- Born: 12 June 1913 Switzerland
- Died: August 1981 (aged 68) Durban, South Africa
- Allegiance: United Kingdom
- Branch: Special Operations Executive
- Service years: 1941–1942
- Service number: DZ/60
- Conflicts: Battle of Madagascar, Second World War
- Awards: MBE

= Berthe Mayer =

Intelligence agent in World War II

Berthe Marcelle Mayer (12 June 1913 – August 1981) worked for the Special Operations Executive (SOE) on Madagascar during the Second World War. She was married to Percy Mayer, an SOE agent. She operated the radio for him, and collected intelligence herself when he was away.

== Second World War ==

When France fell in 1940, Madagascar came under Vichy French control. Berthe and Percy lived on the island, and started sending intelligence reports to SOE in Durban. In October 1941, which Percy was away on business, Berthe gathered and transmitted intelligence about a Vichy merchant ship convoy, leading to the capture of five ships, totalling 40,000 tons. Admiral Godfrey, the director of Naval Intelligence, wrote a personal letter of thanks, describing it as "a very fine show indeed".

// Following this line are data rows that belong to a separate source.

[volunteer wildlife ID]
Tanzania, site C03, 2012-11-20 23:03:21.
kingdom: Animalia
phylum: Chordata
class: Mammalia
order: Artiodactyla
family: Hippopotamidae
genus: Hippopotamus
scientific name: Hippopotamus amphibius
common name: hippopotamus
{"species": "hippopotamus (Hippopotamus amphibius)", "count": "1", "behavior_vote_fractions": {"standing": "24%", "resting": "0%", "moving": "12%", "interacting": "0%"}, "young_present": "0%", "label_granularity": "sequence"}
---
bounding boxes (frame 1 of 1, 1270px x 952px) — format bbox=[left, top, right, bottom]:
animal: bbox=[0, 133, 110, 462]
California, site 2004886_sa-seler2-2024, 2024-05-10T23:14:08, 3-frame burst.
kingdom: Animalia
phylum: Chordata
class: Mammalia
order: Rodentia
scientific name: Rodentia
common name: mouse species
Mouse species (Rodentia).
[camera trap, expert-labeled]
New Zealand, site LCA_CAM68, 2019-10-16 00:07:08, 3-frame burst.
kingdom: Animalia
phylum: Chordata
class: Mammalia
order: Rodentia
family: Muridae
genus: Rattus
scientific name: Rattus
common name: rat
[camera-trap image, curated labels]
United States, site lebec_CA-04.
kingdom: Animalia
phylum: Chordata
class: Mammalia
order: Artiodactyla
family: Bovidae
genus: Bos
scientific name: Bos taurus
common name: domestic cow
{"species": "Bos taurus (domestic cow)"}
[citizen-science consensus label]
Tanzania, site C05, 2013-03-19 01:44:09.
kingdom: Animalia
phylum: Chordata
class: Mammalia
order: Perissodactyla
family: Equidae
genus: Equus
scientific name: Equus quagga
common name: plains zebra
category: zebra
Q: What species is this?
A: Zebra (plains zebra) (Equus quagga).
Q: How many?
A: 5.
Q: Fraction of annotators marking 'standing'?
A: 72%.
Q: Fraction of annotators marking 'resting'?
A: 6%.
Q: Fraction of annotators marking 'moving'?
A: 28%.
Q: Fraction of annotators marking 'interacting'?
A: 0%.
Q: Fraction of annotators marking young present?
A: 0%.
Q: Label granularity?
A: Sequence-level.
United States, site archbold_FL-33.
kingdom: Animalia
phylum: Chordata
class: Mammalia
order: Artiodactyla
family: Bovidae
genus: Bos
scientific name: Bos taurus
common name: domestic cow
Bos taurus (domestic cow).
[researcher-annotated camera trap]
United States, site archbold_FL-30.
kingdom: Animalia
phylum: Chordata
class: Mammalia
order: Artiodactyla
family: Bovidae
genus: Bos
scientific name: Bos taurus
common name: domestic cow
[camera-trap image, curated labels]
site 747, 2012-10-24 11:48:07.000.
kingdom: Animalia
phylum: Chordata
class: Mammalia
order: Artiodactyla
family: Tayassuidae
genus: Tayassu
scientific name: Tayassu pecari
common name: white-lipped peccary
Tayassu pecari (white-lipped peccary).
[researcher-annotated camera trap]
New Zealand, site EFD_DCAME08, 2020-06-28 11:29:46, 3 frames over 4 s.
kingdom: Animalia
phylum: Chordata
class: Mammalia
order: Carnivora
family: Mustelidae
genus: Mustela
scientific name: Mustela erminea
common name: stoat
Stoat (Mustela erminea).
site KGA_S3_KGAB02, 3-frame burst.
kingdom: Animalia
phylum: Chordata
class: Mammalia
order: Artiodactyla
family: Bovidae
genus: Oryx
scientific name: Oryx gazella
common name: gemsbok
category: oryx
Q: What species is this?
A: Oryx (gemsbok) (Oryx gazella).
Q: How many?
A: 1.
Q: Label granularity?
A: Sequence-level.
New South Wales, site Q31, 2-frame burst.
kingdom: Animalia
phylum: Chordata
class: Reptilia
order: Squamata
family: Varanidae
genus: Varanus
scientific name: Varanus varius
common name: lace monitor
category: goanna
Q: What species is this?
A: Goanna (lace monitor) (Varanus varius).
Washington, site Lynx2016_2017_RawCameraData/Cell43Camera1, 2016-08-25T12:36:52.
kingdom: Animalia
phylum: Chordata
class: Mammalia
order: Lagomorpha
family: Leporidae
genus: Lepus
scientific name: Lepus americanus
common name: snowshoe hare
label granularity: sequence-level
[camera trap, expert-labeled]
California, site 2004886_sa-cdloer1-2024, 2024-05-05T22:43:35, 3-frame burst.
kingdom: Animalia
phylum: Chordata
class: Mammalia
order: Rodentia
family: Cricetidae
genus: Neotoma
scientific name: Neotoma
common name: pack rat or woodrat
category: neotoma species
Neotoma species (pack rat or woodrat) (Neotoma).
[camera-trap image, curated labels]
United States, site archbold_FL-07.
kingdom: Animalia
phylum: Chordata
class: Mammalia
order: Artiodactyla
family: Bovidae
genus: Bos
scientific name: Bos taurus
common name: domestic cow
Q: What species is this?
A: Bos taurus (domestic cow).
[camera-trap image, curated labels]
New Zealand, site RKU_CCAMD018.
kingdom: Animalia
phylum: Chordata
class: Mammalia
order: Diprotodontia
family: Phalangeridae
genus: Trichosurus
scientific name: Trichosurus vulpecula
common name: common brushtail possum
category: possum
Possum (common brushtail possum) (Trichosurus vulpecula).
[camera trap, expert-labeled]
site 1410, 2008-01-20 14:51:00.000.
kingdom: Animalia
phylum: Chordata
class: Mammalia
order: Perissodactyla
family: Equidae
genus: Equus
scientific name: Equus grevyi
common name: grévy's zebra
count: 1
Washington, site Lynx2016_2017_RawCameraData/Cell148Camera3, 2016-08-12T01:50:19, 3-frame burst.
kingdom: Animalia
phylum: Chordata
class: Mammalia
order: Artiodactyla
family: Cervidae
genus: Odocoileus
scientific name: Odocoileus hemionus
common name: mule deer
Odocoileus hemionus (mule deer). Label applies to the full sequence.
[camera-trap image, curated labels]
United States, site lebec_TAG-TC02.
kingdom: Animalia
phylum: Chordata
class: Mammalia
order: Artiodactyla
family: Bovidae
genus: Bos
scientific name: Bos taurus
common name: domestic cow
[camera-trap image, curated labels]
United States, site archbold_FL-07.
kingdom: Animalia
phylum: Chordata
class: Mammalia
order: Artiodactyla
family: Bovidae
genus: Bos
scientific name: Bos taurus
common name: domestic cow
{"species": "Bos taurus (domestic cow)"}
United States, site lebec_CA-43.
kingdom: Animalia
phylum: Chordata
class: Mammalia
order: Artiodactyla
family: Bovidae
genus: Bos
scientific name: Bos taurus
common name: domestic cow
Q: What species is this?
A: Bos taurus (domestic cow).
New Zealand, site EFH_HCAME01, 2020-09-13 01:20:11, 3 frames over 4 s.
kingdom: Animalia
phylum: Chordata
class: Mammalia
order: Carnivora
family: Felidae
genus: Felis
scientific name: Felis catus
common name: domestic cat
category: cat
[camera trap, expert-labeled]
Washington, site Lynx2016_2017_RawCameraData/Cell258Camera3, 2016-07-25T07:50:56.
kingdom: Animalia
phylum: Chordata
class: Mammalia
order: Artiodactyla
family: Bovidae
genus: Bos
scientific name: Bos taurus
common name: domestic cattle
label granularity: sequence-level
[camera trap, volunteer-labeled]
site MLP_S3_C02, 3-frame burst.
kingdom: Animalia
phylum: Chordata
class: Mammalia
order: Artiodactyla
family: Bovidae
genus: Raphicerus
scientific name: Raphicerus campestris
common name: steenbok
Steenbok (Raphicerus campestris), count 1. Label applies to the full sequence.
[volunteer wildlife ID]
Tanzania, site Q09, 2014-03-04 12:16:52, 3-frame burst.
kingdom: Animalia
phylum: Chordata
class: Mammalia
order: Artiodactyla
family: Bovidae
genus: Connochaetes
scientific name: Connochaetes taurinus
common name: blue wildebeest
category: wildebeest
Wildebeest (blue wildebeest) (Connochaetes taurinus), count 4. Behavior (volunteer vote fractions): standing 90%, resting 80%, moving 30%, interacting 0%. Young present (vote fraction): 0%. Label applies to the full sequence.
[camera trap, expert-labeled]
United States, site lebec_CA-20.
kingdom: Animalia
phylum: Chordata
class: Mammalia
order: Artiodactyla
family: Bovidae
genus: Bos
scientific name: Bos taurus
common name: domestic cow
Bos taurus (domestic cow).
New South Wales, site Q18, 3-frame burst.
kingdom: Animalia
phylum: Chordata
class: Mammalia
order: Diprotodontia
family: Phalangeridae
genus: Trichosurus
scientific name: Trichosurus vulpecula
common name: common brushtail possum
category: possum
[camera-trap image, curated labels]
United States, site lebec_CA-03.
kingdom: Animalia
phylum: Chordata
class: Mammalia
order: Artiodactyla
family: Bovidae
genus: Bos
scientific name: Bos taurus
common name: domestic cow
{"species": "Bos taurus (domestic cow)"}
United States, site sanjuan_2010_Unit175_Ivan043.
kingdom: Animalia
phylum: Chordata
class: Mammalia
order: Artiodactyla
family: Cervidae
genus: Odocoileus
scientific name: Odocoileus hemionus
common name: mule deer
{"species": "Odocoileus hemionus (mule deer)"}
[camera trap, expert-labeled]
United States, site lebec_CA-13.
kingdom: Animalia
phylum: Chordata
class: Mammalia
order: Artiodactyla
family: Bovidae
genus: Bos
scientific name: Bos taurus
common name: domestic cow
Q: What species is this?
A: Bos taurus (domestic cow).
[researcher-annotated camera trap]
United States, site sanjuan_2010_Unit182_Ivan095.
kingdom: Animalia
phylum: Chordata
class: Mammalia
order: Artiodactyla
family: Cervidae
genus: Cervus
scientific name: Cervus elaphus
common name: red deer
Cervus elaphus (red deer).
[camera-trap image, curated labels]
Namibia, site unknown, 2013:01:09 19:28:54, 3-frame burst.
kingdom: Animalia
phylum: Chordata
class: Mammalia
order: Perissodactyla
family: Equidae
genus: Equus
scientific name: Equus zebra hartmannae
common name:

When the Allies invaded in 1942, Berthe was living in the Vichy-controlled capital, Tananarive. She continued to gather and send intelligence, despite being told to stop by both her husband and the SOE. The authorities suspected Berthe, and searched the house looking for a radio transmitter, but were unable to find any evidence of her intelligence activities.

In November 1943, Lord Harlech, the High Commissioner to South Africa, presented Berthe with the MBE in recognition of her work.